In costante aumento il numero dei ricorsi in ingresso, presso la sezione staccata di Reggio Calabria, del Tribunale amministrativo regionale della Calabria. Dai 661 ricorsi del 2023, si è passati a 715 nuovi ricorsi nel 2024 e ben 738 nel 2025, “E questi primi due mesi dell’anno in corso confermano questa tendenza in aumento”. Sono i dati contenuti nella relazione della presidente Caterina Crescenti, illustrati nel corso della cerimonia di apertura dell’anno giudiziario della sezione staccata di Reggio Calabria del Tar, alla presenza del segretario del Consiglio di Stato, Giuseppe Chiné, della consigliera Valentina Mameli, in rappresentanza del Consiglio di Presidenza della Giustizia amministrativa e del presidente Nicola Durante, intervenuto nella qualità di vice presidente dell’Associazione nazionale magistrati amministrativi.
In aumento anche la produttività, con un dato passato dalle 589 sentenze depositate del 2024, alle 654 del 2025. “Un aumento – ha spiegato Crescenti – che nel 2025 è dovuto ad una udienza straordinaria di smaltimento che ha permesso la definizione di 28 ricorsi, risalenti quasi tutti al 2021 e in minima parte al 2020. Se il tasso di impugnazione può ritenersi un parametro idoneo per misurare la qualità delle decisioni, per la sezione reggina la chiusura definitiva di questa parte ultra-triennale costituisce motivo di soddisfazione. Per il resto l’aumento delle sentenze è ovviamente dovuto ad uno sforzo ulteriore di tutte le componenti dell’Ufficio, con l’elevato sacrificio personale di tutti i componenti, nonostante le sempre più gravi carenze nell’organico”.
La presidente ha definito “ineluttabile” l’aumento delle pendenze a fronte di nuovi ricorsi, ed in presenza “di tre soli magistrati, più il presidente, che ovviamente e specie in un Tar mono-sezionale ha compiti ulteriori, che si sommano a quello di componente del Collegio. Nonostante l’aumento della produttività le pendenze sono lievemente aumentate, con 915 ricorsi nel 2023, 965 nel 2024 e diventati 1.036 al 31.12.2025”.
Scopertura
Altro tema affrontato la carenza di organico che a Reggio presenta una scopertura che supera il 43%, “risultando – ha affermato – la sede staccata con la più alta percentuale di scopertura, e comunque tra le più sguarnite d’Italia”.
“I giudizi introdotti con rito ordinario – ha affermato Crescenti esaminando caratteristiche del contenzioso – risultano essere meno della metà delle sopravvenienze, con 321 ricorsi ordinari sul totale di 738 nuovi ricorsi.

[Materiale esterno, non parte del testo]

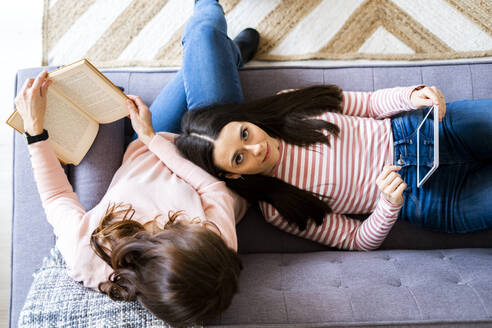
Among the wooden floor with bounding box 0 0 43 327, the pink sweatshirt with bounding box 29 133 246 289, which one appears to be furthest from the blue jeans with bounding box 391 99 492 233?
the wooden floor with bounding box 0 0 43 327

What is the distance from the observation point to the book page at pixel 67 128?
1.08 metres

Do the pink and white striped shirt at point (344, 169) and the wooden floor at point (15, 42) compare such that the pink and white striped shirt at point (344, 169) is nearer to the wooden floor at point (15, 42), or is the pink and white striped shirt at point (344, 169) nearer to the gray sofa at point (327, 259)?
the gray sofa at point (327, 259)

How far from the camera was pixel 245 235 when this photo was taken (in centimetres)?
126

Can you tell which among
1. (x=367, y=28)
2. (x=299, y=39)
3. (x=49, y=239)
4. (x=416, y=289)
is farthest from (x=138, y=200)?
(x=367, y=28)

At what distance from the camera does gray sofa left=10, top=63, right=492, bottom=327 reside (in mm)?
900

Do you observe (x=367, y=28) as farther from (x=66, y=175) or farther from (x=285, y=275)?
(x=66, y=175)

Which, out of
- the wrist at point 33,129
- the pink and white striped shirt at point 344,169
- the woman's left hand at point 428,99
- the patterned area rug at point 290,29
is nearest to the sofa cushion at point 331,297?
the pink and white striped shirt at point 344,169

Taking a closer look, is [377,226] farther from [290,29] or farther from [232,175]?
[290,29]

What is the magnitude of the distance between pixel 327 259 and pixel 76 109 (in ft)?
2.92

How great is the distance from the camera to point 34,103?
1.04 meters

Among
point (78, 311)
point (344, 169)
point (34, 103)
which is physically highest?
point (34, 103)

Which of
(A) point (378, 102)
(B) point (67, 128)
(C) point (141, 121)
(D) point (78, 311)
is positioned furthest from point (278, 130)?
(D) point (78, 311)

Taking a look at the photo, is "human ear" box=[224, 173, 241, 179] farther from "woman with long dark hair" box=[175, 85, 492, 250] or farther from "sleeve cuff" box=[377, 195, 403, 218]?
"sleeve cuff" box=[377, 195, 403, 218]

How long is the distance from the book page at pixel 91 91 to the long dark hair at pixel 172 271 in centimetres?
41
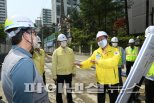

La sezione si è dimostrata molto attenta nei giudizi con riti speciali, provvedendo ad esaminare e definire, entro dicembre tutte e 100 le istanze di prelievo che erano state depositate nel corso dell’anno”.
Singole materie
Tra i giudizi promossi con rito ordinario, Crescenti ha indicato quelli in materia di sicurezza pubblica, e quelli concernenti le licenze per l’esercizio di scommesse o in materia di Daspo. Sempre numerosi i giudizi contro le informazioni interdittive antimafia. Si è ridotto il numero di ricorsi in materia di stranieri. Numerosi i ricorsi in materia di edilizia, “significativi” i ricorsi concernenti le concessioni cimiteriali e le concessioni demaniali legate ad attività di trasporto per mare o per finalità turistico-ricettive e sportive. Elevato anche il numero di giudizi promossi dai genitori da minori affetti da disabilità, per chiedere l’accertamento del diritto a cure e trattamenti riabilitativi e per vicende di minori in situazione di disagio. Rimane elevato, infine, il numero dei giudizi di ottemperanza, che per il 2025 sono stati 329. (Ansa)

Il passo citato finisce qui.